----- Data shown -----

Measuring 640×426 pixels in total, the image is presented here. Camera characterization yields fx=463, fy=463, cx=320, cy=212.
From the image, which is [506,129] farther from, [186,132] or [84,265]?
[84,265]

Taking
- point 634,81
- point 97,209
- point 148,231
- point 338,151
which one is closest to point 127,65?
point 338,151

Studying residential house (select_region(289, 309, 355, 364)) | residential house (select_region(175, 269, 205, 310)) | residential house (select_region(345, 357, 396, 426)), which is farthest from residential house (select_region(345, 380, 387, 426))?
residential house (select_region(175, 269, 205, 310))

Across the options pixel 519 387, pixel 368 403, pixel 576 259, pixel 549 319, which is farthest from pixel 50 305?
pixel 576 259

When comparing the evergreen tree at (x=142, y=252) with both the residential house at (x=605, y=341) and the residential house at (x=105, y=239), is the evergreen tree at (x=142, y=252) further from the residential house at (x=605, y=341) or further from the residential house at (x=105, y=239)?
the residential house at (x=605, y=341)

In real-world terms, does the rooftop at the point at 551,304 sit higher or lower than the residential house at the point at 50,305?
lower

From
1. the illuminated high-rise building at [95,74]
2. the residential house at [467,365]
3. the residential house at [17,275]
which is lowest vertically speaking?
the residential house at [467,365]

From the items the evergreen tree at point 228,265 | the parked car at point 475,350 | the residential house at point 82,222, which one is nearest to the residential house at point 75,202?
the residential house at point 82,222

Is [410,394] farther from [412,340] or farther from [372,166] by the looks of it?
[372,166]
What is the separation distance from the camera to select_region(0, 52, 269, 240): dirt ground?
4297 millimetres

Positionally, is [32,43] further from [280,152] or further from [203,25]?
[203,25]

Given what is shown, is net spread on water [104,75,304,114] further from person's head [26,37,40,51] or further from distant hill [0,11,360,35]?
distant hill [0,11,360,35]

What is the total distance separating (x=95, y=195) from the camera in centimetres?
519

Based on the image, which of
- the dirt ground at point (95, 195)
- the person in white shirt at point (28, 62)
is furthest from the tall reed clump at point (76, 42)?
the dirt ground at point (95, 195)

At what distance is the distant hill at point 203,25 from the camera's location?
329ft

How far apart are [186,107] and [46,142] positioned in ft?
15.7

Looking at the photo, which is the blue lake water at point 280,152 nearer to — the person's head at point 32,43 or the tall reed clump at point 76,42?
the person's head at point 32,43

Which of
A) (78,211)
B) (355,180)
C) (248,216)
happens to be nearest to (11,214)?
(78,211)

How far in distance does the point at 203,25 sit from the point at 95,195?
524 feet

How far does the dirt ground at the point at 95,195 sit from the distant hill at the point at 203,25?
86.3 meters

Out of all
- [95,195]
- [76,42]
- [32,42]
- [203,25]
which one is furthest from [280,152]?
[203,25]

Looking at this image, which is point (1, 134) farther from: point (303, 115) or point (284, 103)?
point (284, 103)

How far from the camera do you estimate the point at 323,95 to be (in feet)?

-----

- **Stated problem**
Convert the lines between the one holding "Looking at this" and the end of the items, inclusive, into a Markdown table with the columns No. and Text. Number each row and omit blank lines.

- **Result**
| No. | Text |
|---|---|
| 1 | Looking at this image, which is point (1, 134) farther from: point (303, 115) or point (284, 103)? |
| 2 | point (284, 103) |
| 3 | How far from the camera do you estimate the point at 323,95 to be (in feet)? |